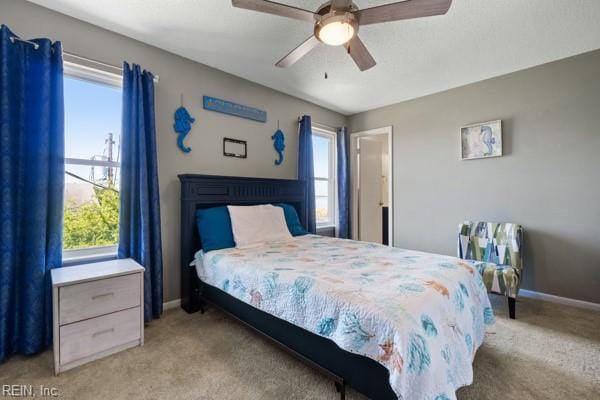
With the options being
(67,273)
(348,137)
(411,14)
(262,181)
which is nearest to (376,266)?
(411,14)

- - - - -

Requirements: Write out the records as a Markdown table with the columns Row and Line: each line gets its own numbered row, blank lines are left out, and the pictures are not included.

The reply:
| Row | Line |
|---|---|
| 1 | With the options being |
| 2 | (67,273) |
| 3 | (348,137) |
| 4 | (411,14) |
| 5 | (262,181) |
| 6 | which is nearest to (376,266)? |
| 7 | (411,14) |